Count up the lines below containing the word "nucleotide", and give the result with no other words.
· · ·
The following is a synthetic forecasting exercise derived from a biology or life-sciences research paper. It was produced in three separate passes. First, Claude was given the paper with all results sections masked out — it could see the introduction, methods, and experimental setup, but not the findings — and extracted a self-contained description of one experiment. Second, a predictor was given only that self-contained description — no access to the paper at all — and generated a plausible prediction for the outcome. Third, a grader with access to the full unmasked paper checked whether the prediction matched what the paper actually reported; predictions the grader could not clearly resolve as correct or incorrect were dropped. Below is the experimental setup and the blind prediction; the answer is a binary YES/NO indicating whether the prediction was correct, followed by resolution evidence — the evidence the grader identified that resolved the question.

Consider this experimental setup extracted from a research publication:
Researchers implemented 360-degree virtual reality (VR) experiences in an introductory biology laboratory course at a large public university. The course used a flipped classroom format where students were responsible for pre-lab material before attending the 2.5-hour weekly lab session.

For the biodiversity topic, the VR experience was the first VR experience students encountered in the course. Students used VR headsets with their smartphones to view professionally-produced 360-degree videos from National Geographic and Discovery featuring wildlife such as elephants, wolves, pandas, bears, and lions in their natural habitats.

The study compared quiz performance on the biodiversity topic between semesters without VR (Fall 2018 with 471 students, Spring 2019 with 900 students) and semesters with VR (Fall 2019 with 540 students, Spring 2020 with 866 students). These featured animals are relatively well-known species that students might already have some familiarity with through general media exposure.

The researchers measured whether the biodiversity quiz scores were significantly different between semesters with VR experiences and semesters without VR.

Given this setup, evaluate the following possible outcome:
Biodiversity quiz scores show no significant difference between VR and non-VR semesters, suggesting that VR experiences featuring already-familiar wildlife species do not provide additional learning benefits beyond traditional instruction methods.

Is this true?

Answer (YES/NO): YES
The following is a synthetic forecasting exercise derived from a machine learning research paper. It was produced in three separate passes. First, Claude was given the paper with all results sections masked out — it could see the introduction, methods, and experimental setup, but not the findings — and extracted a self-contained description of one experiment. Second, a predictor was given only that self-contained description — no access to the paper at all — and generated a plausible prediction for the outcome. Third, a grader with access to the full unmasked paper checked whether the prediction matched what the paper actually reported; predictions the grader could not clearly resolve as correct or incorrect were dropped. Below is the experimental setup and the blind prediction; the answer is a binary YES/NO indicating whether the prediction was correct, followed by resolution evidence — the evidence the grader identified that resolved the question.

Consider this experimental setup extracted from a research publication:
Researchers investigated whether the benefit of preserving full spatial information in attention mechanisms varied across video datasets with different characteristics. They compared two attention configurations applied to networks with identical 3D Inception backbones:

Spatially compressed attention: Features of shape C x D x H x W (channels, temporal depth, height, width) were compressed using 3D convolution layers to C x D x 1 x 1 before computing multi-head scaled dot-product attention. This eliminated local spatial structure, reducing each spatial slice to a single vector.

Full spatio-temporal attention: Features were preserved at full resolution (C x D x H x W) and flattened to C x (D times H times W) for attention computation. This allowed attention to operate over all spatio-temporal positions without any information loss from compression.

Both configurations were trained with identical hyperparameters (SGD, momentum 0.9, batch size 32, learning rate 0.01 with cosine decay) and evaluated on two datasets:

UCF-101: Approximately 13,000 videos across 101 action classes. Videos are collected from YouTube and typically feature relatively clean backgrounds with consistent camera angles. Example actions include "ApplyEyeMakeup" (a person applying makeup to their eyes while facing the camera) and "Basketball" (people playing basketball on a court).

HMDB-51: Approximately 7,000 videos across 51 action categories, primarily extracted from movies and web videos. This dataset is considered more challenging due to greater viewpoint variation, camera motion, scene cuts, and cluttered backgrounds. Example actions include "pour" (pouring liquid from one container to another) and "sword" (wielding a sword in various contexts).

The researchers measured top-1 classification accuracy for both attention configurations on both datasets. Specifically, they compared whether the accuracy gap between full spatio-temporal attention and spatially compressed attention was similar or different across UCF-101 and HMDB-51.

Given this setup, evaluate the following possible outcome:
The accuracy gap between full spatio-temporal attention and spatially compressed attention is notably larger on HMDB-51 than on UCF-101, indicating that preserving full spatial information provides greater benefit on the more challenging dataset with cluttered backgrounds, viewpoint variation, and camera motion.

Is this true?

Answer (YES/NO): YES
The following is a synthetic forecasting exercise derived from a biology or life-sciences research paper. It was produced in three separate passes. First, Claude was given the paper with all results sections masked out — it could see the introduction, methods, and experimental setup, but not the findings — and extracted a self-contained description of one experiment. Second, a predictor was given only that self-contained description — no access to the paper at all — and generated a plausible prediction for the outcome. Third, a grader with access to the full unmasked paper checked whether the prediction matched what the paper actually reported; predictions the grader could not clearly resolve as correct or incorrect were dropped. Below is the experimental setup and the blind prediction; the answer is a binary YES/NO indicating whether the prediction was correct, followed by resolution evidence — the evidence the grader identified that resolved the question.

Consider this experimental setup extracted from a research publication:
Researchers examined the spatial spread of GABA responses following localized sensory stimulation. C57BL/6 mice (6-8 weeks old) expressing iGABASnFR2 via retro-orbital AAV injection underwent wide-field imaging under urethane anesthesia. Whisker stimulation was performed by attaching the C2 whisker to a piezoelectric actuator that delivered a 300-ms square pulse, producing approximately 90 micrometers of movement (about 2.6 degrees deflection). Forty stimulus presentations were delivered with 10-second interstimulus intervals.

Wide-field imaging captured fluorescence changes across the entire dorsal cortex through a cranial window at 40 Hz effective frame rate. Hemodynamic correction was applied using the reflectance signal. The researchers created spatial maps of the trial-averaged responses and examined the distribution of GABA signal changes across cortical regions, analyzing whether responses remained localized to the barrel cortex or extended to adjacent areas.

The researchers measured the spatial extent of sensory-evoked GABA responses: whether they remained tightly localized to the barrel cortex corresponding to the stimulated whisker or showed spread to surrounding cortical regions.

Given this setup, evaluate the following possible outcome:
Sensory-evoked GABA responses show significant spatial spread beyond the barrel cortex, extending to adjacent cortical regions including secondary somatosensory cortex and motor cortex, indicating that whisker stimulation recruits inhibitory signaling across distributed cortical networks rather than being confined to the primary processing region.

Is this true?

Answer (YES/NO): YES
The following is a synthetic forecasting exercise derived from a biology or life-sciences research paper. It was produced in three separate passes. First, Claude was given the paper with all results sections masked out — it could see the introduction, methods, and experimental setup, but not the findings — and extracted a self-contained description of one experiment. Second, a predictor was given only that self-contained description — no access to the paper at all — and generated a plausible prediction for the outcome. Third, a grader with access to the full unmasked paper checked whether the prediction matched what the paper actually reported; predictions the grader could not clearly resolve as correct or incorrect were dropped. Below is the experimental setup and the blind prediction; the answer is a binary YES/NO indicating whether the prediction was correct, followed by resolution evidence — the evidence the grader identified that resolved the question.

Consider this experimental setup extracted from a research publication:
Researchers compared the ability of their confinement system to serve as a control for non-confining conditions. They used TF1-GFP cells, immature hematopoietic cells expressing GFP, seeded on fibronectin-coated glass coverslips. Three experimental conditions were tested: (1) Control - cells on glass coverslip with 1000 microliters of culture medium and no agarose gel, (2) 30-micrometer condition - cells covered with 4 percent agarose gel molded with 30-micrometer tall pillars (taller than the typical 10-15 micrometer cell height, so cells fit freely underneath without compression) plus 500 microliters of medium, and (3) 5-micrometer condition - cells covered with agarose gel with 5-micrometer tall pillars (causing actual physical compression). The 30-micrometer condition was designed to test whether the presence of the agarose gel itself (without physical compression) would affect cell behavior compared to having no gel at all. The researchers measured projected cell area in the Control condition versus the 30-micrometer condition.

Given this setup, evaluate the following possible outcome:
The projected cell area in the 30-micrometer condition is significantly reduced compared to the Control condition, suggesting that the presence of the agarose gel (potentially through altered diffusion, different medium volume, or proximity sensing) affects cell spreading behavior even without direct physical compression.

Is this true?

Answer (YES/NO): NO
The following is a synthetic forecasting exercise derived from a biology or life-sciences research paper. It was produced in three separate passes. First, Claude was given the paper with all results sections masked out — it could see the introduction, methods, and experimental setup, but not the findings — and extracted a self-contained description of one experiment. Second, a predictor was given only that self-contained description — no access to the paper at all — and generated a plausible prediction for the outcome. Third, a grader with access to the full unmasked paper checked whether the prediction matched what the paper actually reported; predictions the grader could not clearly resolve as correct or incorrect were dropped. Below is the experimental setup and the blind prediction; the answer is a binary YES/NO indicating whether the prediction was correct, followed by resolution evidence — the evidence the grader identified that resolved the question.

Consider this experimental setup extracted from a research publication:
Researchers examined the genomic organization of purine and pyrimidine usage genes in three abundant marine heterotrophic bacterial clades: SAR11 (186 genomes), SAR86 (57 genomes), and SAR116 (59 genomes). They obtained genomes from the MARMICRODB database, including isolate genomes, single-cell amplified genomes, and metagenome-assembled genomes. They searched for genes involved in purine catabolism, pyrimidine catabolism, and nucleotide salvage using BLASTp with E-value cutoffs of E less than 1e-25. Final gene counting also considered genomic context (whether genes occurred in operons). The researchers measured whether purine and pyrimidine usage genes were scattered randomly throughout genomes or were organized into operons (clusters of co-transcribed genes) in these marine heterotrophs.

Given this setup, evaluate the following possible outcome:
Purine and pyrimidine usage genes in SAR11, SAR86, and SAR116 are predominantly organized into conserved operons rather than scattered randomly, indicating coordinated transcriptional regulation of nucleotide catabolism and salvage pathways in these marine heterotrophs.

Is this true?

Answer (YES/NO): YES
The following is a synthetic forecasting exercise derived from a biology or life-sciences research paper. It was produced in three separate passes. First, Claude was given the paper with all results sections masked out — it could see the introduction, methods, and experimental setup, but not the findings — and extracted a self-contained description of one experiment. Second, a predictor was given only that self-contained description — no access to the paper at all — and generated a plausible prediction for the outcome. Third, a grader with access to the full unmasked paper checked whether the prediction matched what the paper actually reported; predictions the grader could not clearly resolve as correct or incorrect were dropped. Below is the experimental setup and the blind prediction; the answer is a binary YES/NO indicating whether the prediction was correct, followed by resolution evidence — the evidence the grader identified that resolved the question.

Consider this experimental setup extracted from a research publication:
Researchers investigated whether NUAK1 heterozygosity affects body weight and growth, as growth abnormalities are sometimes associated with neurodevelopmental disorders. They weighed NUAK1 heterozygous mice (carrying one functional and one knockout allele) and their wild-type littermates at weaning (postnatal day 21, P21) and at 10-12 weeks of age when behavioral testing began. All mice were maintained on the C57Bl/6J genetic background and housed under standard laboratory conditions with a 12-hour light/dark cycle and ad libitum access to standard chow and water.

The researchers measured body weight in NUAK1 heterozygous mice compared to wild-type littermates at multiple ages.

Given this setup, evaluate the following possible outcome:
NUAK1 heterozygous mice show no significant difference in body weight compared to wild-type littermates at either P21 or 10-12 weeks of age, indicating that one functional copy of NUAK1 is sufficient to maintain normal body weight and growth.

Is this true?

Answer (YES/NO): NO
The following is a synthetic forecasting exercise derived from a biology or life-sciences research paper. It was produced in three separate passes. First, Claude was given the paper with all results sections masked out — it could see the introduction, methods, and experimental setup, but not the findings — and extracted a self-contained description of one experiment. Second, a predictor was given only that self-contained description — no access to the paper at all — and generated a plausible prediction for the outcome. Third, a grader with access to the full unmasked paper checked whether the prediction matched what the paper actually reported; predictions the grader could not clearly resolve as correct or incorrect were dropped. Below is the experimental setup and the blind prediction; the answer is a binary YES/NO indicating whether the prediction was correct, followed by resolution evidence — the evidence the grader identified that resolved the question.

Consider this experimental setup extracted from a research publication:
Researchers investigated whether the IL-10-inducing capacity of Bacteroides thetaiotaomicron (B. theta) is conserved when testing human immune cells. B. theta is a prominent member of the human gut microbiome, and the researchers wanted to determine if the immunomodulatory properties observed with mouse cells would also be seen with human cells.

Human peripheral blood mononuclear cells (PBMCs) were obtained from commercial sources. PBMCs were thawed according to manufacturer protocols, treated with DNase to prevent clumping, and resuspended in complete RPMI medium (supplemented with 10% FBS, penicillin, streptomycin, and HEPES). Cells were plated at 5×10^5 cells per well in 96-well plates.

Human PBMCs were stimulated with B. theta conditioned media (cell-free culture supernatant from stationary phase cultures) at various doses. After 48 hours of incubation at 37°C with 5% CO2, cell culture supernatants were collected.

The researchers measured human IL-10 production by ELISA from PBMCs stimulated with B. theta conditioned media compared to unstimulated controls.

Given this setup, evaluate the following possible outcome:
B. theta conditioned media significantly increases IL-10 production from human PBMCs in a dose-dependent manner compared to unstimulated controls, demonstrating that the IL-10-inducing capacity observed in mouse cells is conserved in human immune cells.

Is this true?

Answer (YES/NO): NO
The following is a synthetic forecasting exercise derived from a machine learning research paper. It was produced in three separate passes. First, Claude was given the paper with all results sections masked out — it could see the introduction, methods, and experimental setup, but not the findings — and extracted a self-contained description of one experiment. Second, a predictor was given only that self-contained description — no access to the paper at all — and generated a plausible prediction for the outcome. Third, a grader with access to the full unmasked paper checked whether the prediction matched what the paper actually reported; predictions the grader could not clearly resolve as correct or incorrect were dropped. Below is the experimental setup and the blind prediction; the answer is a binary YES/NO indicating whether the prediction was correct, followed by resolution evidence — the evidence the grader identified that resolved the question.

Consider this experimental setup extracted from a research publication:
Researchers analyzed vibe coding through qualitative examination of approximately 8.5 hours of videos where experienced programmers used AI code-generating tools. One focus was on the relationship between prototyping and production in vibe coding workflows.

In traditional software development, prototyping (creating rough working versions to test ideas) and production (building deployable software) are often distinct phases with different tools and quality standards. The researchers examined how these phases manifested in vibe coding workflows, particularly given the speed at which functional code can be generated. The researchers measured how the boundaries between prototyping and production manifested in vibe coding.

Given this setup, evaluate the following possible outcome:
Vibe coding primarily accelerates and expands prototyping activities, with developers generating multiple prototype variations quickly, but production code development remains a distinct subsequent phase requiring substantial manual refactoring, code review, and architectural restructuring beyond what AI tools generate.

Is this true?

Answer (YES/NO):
· · ·
Your response: 2